Try it: Look through the data below for the string "United", and copy every line where it turns up.

---------- Data excerpts

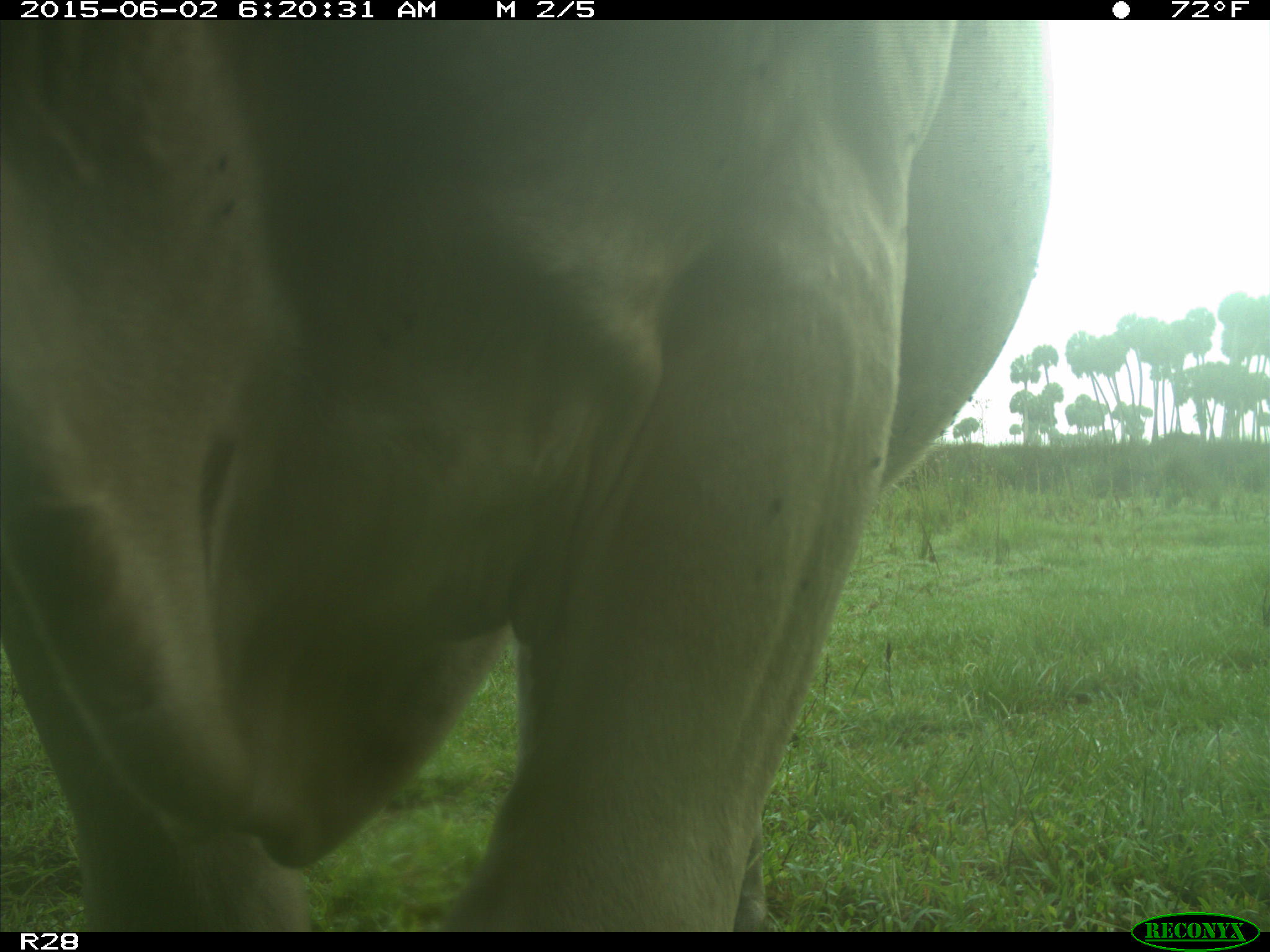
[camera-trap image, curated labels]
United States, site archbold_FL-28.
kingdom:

--------------------
---------- Data excerpts

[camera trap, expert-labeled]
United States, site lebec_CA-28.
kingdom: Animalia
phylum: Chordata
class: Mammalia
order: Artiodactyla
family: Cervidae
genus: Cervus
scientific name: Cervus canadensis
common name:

--------------------
---------- Data excerpts

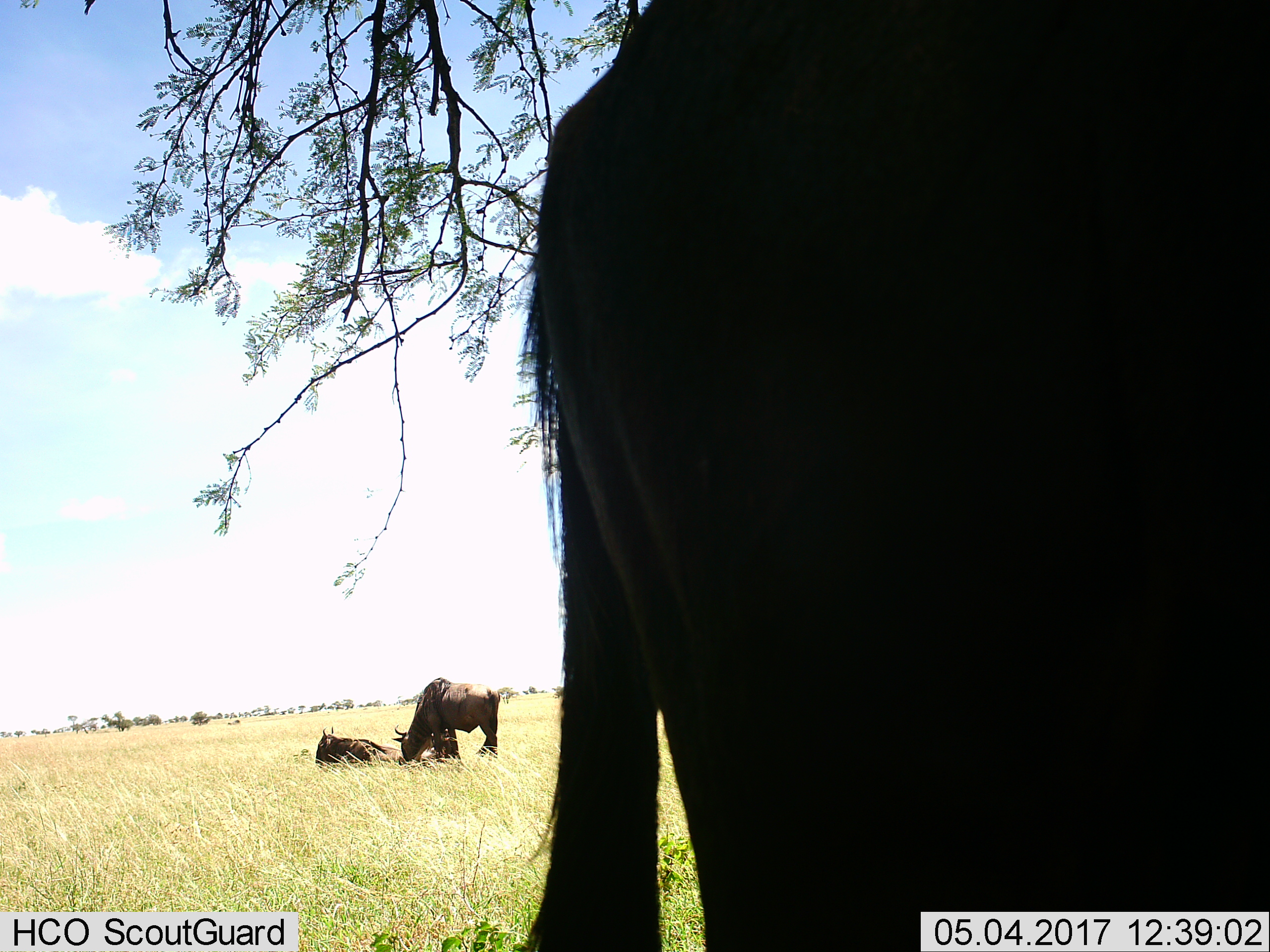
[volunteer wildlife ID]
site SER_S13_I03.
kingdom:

--------------------

Output below:
United States, site archbold_FL-28.
United States, site lebec_CA-28.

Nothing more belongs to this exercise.